PASSAGE GIVEN:
__________________________________________________
Worldwide, nations are recognizing the benefits of this approach. According to the Britain-based nonprofit World Alliance for Decentralized Energy, in 2004 decentralized sources generated 52 percent of the electricity in Denmark, 39 percent in the Netherlands, 37 percent in Finland, 31 percent in Russia, 18 percent in Germany, 16 percent in Japan, and 15 percent in China. Moreover, Amory Lovins, a world-renowned energy analyst and CEO of the nonprofit Rocky Mountain Institute, recently published data in Nuclear Engineering International (December 2005) demonstrating that new nuclear plants and central coal- or gas-fired power plants are all uncompetitive with various decentralized renewables, combined heat and power installations, and efficient end use of electricity.
Beyond this, one of the most ignored or misrepresented issues in the current debate over the nuclear deal is the huge potential of India’s alternative sources of electricity. According to a study by the international management consulting firm Frost and Sullivan, India’s untapped electrical generating capacity is 150 GWe from hydro (the equivalent of 150 large nuclear plants), 85 GWe from biomass, and 45 GWe from wind power. India is already the world’s fourth-largest producer of wind power, which currently produces 50 percent more electrical power than India’s nuclear reactors.
All of these facts lead to the conclusion that the nuclear deal with India is the wrong deal with the wrong energy source at the wrong time. India needs outside assistance in meeting its growing energy demand, but that assistance should be focused on those energy investments with the greatest potential for meeting demand with the least cost and environmental insult.
__________________________________________________
PARTS OF THE EXERCISE:
a) In the passage on India's energy options, what percentage of Denmark's electricity came from decentralized sources in 2004?
b) Sum up the passage on India's energy options in two sentences.
c) Please write the next part of the passage on India's energy options, picking up after its final sentence.
The data that comes after the passage on India's energy options plays no part in this work.

AVAILABLE DATA:
__________________________________________________
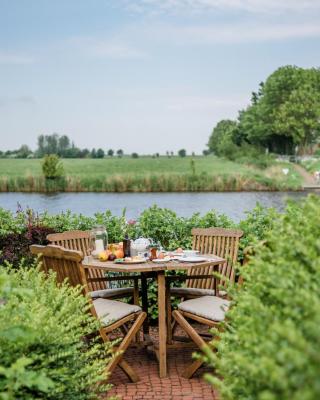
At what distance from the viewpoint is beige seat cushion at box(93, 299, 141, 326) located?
4859 mm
__________________________________________________
OUTPUTS IN ORDER:
a) 52 percent.

b) Many nations already get large shares of their electricity from decentralized sources, and data from Amory Lovins show that new nuclear and central coal- or gas-fired plants cannot compete with decentralized renewables, combined heat and power, and efficient end use. Given India's large untapped hydro, biomass, and wind capacity, the nuclear deal is the wrong choice, and outside help should go to investments that meet demand at the least cost and environmental harm.

c)
A more appropriate energy agreement would concentrate on developing India’s indigenous resources in the areas of hydro, wind, biomass and solar; assist in improving end-use efficiency; and aid planning for more distributed generation. Since India has no choice at this point but to rely on coal until the potential of these other sources are more fully realized, clean coal technologies and coal gasification are also appropriate and important areas for cooperation.
New natural gas supplies, domestic or imported, can play an important role as well. Natural gas is the most benign fossil fuel in terms of the production of greenhouse gases, and its use in place of coal is beneficial to the environment.
With so many better alternatives than the expansion of nuclear on the table, it is a pity that the White House chose to fashion a deal that caves to the powerful nuclear lobby in India and increases proliferation risks but does nothing for the Indian energy consumer or the world’s need to conserve oil.